In one of the most infamous moments in ‘90s rock history, the Red Hot Chili Peppers burst into a cover of Jimi Hendrix’s “Fire” as flames burned in the crowd at Woodstock ‘99 during a late-July weekend.

Though it appeared to be a spur-of-the-moment addition to the set, the band had planned the cover before taking the stage.

“I remember we were getting ready to go on, and they were going to do [a tribute] to [original Woodstock performer] Jimi Hendrix after we played,” Chili Peppers drummer Chad Smith explained to Yahoo! decades later. “His sister came to us, and we'd met her before; we'd done some other stuff with the Hendrix Experience. And she said, ‘Hey, I know you guys do Jimi Hendrix songs. What do you think if I could get a Hendrix song before, like as your last song before the tribute thing, you know? It'd be kind of a nice segue.’ And we're like, ‘Okay, that sounds cool.’”
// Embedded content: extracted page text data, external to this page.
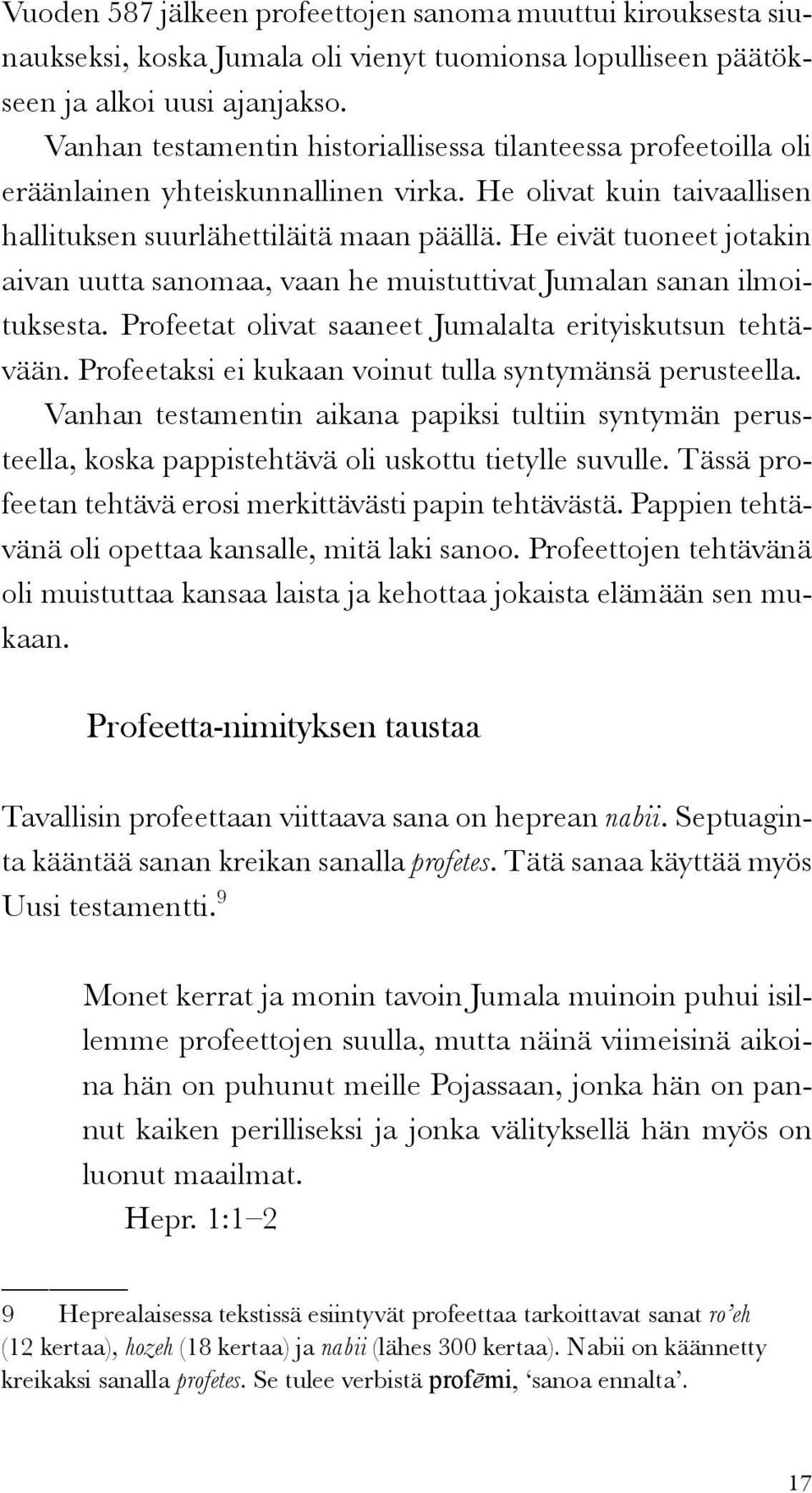 Vuoden 587 jälkeen profeettojen sanoma muuttui kirouksesta siunaukseksi, koska Jumala oli vienyt tuomionsa lopulliseen päätökseen ja alkoi uusi ajanjakso.

Vanhan testamentin historiallisessa tilanteessa profeetoilla oli eräänlainen yhteiskunnallinen virka. He olivat kuin taivaallisen hallituksen suurlähettiläitä maan päällä. He eivät tuoneet jotakin aivan uutta sanomaa, vaan he muistuttivat Jumalan sanan ilmoituksesta. Profeetat olivat saaneet Jumalalta erityiskutsun tehtävään. Profeetaksi ei kukaan voinut tulla syntymänsä perusteella. Vanhan testamentin aikana papiksi tultiin syntymän perusteella, koska pappistehtävä oli uskottu tietylle suvulle. Tässä profeetan tehtävä erosi merkittävästi papin tehtävästä. Pappien tehtävänä oli opettaa kansalle, mitä laki sanoo. Profeettojen tehtävänä oli muistuttaa kansaa laista ja kehottaa jokaista elämään sen mukaan.

Profeetta-nimityksen taustaa

Tavallisin profeettaan viittaava sana on heprean nabii. Septuaginta kääntää sanan kreikan sanalla profetes. Tätä sanaa käyttää myös Uusi testamentti.$^9$

Monet kerrat ja monin tavoin Jumala muinoin puhui isillemme profeettojen suulla, mutta näinä viimeisinä aikoina hän on puhunut meille Pojassaan, jonka hän on pannut kaiken perilliseksi ja jonka välityksellä hän myös on luonut maailmat.
Hepr. 1:1–2

9 Heprealaisessa tekstissä esiintyvät profeettaa tarkoittavat sanat ro'eh (12 kertaa), hozeh (18 kertaa) ja nabii (lähes 300 kertaa). Nabii on käännetty kreikaksi sanalla profetes. Se tulee verbistä profēmi, 'sanoa ennalta'.

17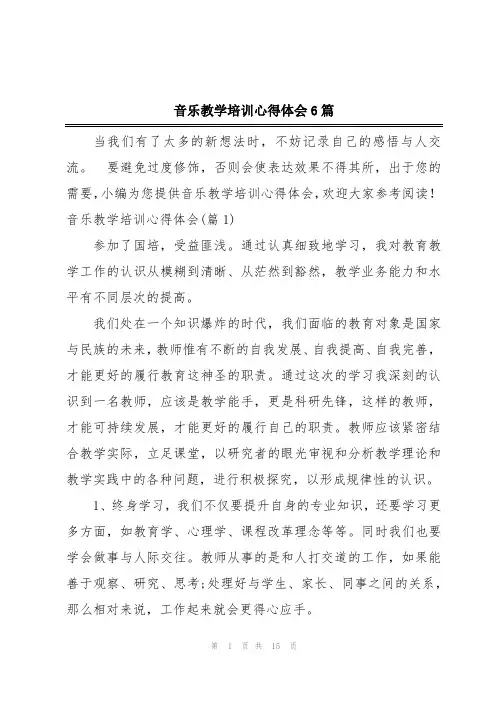 音乐教学培训心得体会6篇

当我们有了太多的新想法时，不妨记录自己的感悟与人交流。 要避免过度修饰，否则会使表达效果不得其所，出于您的需要，小编为您提供音乐教学培训心得体会，欢迎大家参考阅读！

音乐教学培训心得体会(篇1)

参加了国培，受益匪浅。通过认真细致地学习，我对教育教学工作的认识从模糊到清晰、从茫然到豁然，教学业务能力和水平有不同层次的提高。

我们处在一个知识爆炸的时代，我们面临的教育对象是国家与民族的未来，教师惟有不断的自我发展、自我提高、自我完善，才能更好的履行教育这神圣的职责。通过这次的学习我深刻的认识到一名教师，应该是教学能手，更是科研先锋，这样的教师，才能可持续发展，才能更好的履行自己的职责。教师应该紧密结合教学实际，立足课堂，以研究者的眼光审视和分析教学理论和教学实践中的各种问题，进行积极探究，以形成规律性的认识。

1、终身学习，我们不仅要提升自身的专业知识，还要学习更多方面，如教育学、心理学、课程改革理念等等。同时我们也要学会做事与人际交往。教师从事的是和人打交道的工作，如果能善于观察、研究、思考;处理好与学生、家长、同事之间的关系，那么相对来说，工作起来就会更得心应手。

第 1 页 共 15 页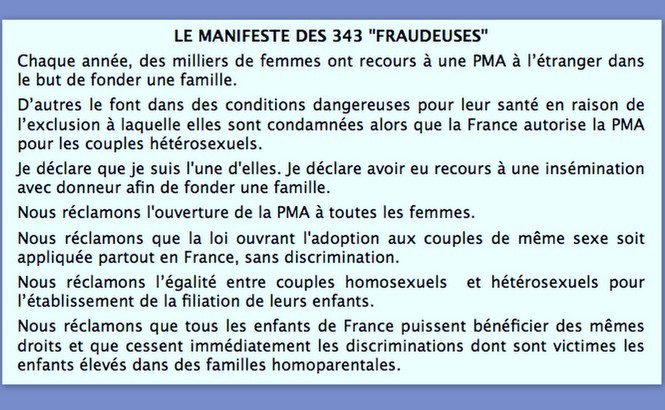 LE MANIFESTE DES 343 "FRAUDEUSES"

Chaque année, des milliers de femmes ont recours à une PMA à l'étranger dans le but de fonder une famille.

D'autres le font dans des conditions dangereuses pour leur santé en raison de l'exclusion à laquelle elles sont condamnées alors que la France autorise la PMA pour les couples hétérosexuels.

Je déclare que je suis l'une d'elles. Je déclare avoir eu recours à une insémination avec donneur afin de fonder une famille.

Nous réclamons l'ouverture de la PMA à toutes les femmes.

Nous réclamons que la loi ouvrant l'adoption aux couples de même sexe soit appliquée partout en France, sans discrimination.

Nous réclamons l'égalité entre couples homosexuels  et hétérosexuels pour l'établissement de la filiation de leurs enfants.

Nous réclamons que tous les enfants de France puissent bénéficier des mêmes droits et que cessent immédiatement les discriminations dont sont victimes les enfants élevés dans des familles homoparentales.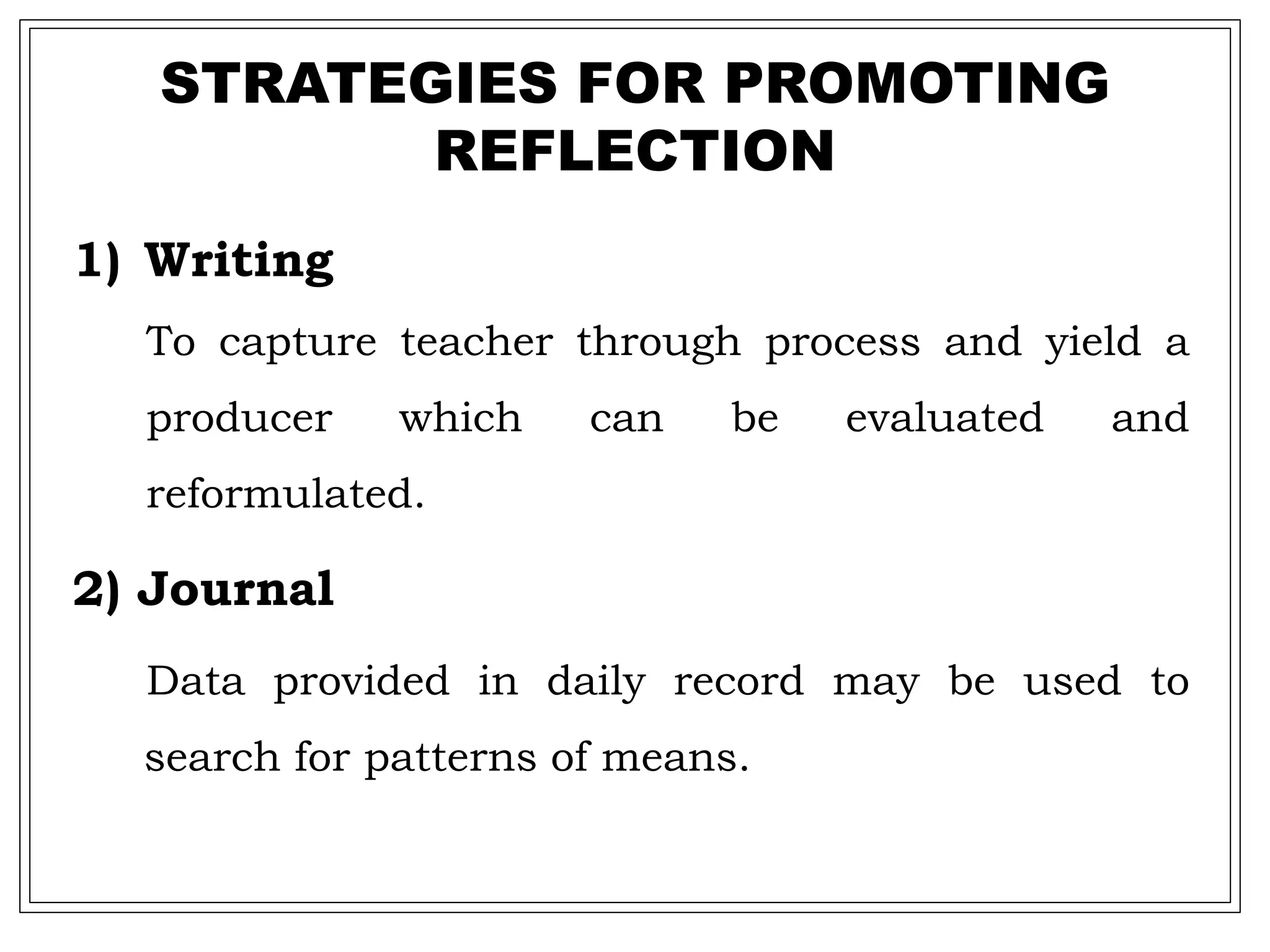 STRATEGIES FOR PROMOTING REFLECTION

1) Writing

To capture teacher through process and yield a producer which can be evaluated and reformulated.

2) Journal

Data provided in daily record may be used to search for patterns of means.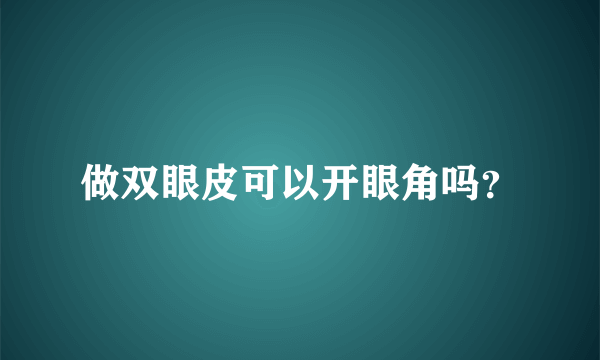 做双眼皮可以开眼角吗?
What the band didn’t know at the time was that fans at the festival were reaching their breaking point. Roughly 400,000 people attended the four-day event held in Rome, N.Y., yet organizers seemed unprepared to handle such a crowd. There were far too few toilets and sanitary stations, food and beverages were overpriced and security was minimal. These factors, coupled with temperatures topping out at more than 100 degrees, created a recipe for disaster.

By the time Red Hot Chili Peppers took the stage on Woodstock ‘99’s fourth night, fans who were exacerbated by the festival’s many problems were waiting to erupt.

“After the three days of no water or $17 bottled waters, and no places to pee and whatever, [the concertgoers] were all pent-up,” Smith admitted.

Still, the Chili Peppers weren’t the flame that ignited the powder keg … at least, not technically.

A peace organization named PAX had planned to make an anti-gun statement during the band’s set and distributed 100,000 candles to fans to be used in the vigil. These quickly became the perfect spark for people looking to cause trouble.

“I noticed, like, far away — and you've got to remember, the place was huge, so it looked like a mile away — was this kind of fire or something smoking. And it literally looked like a little hamburger stand had a grease fire or something. It looked like nothing from where we were at,” Smith explained.

In actuality, what he struggled to see from the stage was really the flare-up of many bonfires throughout the Woodstock ‘99 crowd.

Fans began throwing anything they could find into the fires, at one point tearing plywood from the Woodstock “Peace Wall” to feed the flames. From the stage, Red Hot Chili Peppers singer Anthony Kiedis compared the scene to one seen in Apocalypse Now.

“I went to Anthony Kiedis and said to him, ‘You need to help us. We need to quell this crowd in order to get there and take these fires down,” Joseph Griffo, the former mayor of Rome, recalled in the documentary Woodstock '99: Peace, Love and Rage. “And what he did is went out, and on his encore, played ‘Fire’ from Jimi Hendrix.”

According to Smith, the band was “just doing our thing and rocking out, having a great time,” unaware that the song choice may have been sending the wrong message. It wasn’t until the following day the drummer realized exactly what had happened.

“The next morning, I get up, I'm in the airport and I'm looking up at CNN or whatever the news that's on the airport television,” the drummer recalled. “They're like, ‘Yesterday's Woodstock festival, they had the Dave Matthews Band and Jewel, and it was all really nice. And then … the Red Hot Chili Peppers played, and all hell broke loose!’ And I'm like, ‘What?’ And they show the fires, and I am like, ‘Oh, my God. Oh shit.’ We really looked like we were instigating — that we were the bad guys.”

Hindsight being 20/20, Smith agreed the song choice may not have been wise, even if his band was just “paying homage to the great Jimi Hendrix.” “Could we have picked another Hendrix song? Probably,” the drummer admitted. “But that's the one we rehearsed and that we knew. So yeah, I guess the timing of it wasn’t so great.”